To measure a stone face carved on the side of a​ mountain, two sightings 850 feet from the base of the mountain are taken. If the angle of elevation to the bottom of the face is 28degrees and the angle of elevation to the top is 31degrees​, what is the height of the stone​ face?

To find the height of the stone face, we can use trigonometry and break the problem down into two parts: finding the total height of the mountain up to the top of the face and the height up to the bottom of the face, then subtracting the two.

We are given:

- The distance from the observation point to the base of the mountain is \( 850 \) feet.
- The angle of elevation to the bottom of the stone face is \( 28^\circ \).
- The angle of elevation to the top of the stone face is \( 31^\circ \).

### Step 1: Find the height to the top of the stone face.
We can use the tangent function:
\[
\tan(\theta) = \frac{\text{opposite}}{\text{adjacent}}
\]
Where:
- \(\theta\) is the angle of elevation.
- The opposite side is the height (which we need to find).
- The adjacent side is the distance from the base of the mountain (\( 850 \) feet).

For the top of the stone face, the angle is \( 31^\circ \), so:
\[
\tan(31^\circ) = \frac{h_{\text{top}}}{850}
\]
Solving for \(h_{\text{top}}\):
\[
h_{\text{top}} = 850 \times \tan(31^\circ)
\]

### Step 2: Find the height to the bottom of the stone face.
Similarly, for the bottom of the stone face, the angle is \( 28^\circ \), so:
\[
\tan(28^\circ) = \frac{h_{\text{bottom}}}{850}
\]
Solving for \(h_{\text{bottom}}\):
\[
h_{\text{bottom}} = 850 \times \tan(28^\circ)
\]

### Step 3: Find the height of the stone face.
The height of the stone face is the difference between the height to the top and the height to the bottom:
\[
h_{\text{face}} = h_{\text{top}} - h_{\text{bottom}}
\]

Let's calculate this now.The height of the stone face is approximately \( 58.78 \) feet.

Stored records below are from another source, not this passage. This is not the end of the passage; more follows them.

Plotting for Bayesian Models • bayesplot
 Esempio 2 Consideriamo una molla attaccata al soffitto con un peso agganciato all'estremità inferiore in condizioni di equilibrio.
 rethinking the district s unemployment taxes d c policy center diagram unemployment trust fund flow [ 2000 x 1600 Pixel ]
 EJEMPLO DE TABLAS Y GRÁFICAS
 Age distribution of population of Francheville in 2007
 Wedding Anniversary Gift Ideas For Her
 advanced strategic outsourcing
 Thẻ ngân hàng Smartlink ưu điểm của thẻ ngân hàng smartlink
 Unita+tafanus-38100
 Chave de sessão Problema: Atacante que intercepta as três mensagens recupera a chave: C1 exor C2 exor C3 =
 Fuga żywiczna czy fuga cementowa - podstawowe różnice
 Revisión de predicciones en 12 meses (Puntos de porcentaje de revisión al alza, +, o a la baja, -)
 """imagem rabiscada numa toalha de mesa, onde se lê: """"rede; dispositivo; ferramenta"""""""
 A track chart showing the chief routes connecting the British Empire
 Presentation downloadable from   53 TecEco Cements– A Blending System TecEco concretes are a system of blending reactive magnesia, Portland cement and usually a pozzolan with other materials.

Would you like further details or have any questions?

Here are 5 related questions:
1. How would the height change if the angles of elevation were increased?
2. How do trigonometric functions apply in real-world surveying problems?
3. How would the solution change if the observer's distance from the mountain was altered?
4. What happens if the mountain has a slope and is not perfectly vertical?
5. Can we find the horizontal distance if the stone face is observed from a different angle?

**Tip:** When using trigonometric functions in surveying problems, always ensure angles are in the correct units (degrees or radians) for calculations.

To measure a stone face carved on the side of a mountain, two sightings 850 feet from the base of the mountain are taken. If the angle of elevation to the bottom of the face is 28 degrees and the angle of elevation to the top is 31 degrees, what is the height of the stone face?

Learn how to find the height of a stone face carved on a mountain using angles of elevation. This trigonometry problem involves calculating the height difference between the top and bottom of the face using right triangle principles. Ideal for students in Grades 9-12.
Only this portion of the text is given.